Georgia Association of Teacher Educators (GATE) 2022

 If no one comes to your presentation...are you still a presenter?

This is the first time in a decade of presenting at educational conferences that literally no one showed up to our session. To be fair, there were a mere 30 people in the opening session: most of which had sessions in the upcoming timeslot or were literally running the conference.

Stephanie Whitlock, a very gifted Math educator and personal friend, and I had set our presentation room up before the opening session. We were here in Helen, Georgia at the Unicoi Lodge for the conference. While our school had paid for the days off to be staff development, we still had to pay the bill for the conference, travel, and lodging. The room had three large tables, and we sat them in six groups of four to play the board game that would be our interactive session. We had game boards, pieces, dice, mini-figures, character sheets, and markers for each group. Whitlock is highly organized. 

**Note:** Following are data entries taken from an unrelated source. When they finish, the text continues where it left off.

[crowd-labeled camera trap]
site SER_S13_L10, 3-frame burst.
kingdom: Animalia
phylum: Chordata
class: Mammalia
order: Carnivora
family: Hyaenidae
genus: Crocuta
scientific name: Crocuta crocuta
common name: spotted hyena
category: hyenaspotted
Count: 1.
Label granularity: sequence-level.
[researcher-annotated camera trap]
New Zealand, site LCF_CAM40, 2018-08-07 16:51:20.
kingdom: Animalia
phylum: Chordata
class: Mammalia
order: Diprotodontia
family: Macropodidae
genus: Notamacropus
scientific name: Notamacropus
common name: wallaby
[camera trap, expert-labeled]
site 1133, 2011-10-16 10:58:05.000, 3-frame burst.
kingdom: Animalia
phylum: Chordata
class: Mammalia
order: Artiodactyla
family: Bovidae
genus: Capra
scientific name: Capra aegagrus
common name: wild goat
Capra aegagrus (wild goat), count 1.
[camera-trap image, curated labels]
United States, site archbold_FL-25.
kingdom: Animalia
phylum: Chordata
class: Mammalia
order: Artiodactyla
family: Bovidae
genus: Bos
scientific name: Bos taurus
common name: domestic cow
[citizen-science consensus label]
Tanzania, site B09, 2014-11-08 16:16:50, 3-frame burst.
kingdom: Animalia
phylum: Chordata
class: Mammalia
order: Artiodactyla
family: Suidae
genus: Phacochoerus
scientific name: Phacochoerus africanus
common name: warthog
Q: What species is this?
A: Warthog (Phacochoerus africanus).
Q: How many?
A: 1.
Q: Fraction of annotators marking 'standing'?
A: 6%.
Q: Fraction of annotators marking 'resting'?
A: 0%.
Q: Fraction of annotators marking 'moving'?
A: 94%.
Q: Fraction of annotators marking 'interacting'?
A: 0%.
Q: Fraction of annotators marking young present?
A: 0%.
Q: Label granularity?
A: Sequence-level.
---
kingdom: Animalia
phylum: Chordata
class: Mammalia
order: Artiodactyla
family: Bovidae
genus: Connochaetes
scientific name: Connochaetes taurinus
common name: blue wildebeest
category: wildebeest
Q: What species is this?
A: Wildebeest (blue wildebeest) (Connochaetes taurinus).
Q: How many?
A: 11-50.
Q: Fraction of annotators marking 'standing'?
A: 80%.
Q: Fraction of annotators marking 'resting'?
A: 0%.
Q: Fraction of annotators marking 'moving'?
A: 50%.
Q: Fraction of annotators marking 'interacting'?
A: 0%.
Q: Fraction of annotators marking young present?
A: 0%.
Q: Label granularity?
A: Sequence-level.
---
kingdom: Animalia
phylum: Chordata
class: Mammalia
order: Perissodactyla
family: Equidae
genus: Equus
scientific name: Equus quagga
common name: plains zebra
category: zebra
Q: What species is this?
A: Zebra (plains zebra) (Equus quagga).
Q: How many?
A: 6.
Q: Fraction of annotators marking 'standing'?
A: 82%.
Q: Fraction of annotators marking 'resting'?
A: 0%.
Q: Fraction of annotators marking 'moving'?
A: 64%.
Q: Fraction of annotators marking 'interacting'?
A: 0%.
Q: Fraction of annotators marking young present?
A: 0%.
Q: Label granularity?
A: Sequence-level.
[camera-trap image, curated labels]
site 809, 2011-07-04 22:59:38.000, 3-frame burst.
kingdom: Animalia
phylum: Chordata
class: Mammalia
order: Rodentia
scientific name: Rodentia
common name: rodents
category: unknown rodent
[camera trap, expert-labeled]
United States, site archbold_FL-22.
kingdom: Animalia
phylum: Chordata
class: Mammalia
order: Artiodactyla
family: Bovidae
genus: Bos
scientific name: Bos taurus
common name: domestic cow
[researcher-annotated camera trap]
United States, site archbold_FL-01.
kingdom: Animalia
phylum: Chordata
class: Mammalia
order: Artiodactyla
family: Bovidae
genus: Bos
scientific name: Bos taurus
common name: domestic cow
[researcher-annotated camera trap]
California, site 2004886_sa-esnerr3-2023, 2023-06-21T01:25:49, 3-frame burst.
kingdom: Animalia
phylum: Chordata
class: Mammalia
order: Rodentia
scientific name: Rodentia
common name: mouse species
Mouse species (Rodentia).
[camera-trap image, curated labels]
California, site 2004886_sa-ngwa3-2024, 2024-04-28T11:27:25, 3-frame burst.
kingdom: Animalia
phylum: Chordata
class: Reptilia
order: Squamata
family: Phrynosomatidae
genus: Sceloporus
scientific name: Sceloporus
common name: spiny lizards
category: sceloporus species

Our session was on a collaborative project we did last Spring between a tenth grade ELA class and an accelerated pre-calculus class. For as long as I've been teaching I have heard that ELA teachers should collaborate with Social Studies and Science teachers should collaborate with Math. In our breakfast last-minute planning session this morning Whitlock said that what made this different was "how we weren't just supporting each other's content, but actually made what we were already teaching work in both classes." 

What Are Our Chances is a narrative writing and statistical probabilities project that is basically a tabletop roleplaying game.
  1. Students build characters that are actively engaged in surviving the zombie apocalypse
  2. Students participate in lessons to understand and build probability events that support the development of the boardgame. 
  3. Students then play the boardgame as their character to literally be the character making choies based off of statistical probabilities on what choices they should make to gather supplies and attempt to escape the city.
  4. Students record these choices on a game sheet, and the outcomes of their dice rolls and events.
  5. These game sheets determine what happens with the overall outcome of their team. Do the characters live or die? 
  6. These story sheets then drive narrative writing and inspire stories about characters that students literally have experienced through the gift of roleplay. 



Despite all of this hard work (mostly Whitlock), we had one person come and sit with us, but we did not get to do our presentation or play the board game. Our goal was to introduce the project and then facilitate the game with each group. My friend Dr. Jones would tell me that these things happen, and while I can hear his voice, I'm still pretty bitter about the missed opportunity to share our work with this conference.

Honestly, the best part of this conference has been meeting other people in GSU's doctoral programs. I have finally met Glenda Chisholm whom Dr. Zoss encouraged me to connect with before. She is a researcher doing YPAR work. Another graduate, Dr. Jamie Daniels-Favors is a teacher educator at Kennesaw State University and a Science educator. Meeting both of them felt a little bit too much to be a coincidence. We spent the day hopping between sessions that they were either presenting at or attending.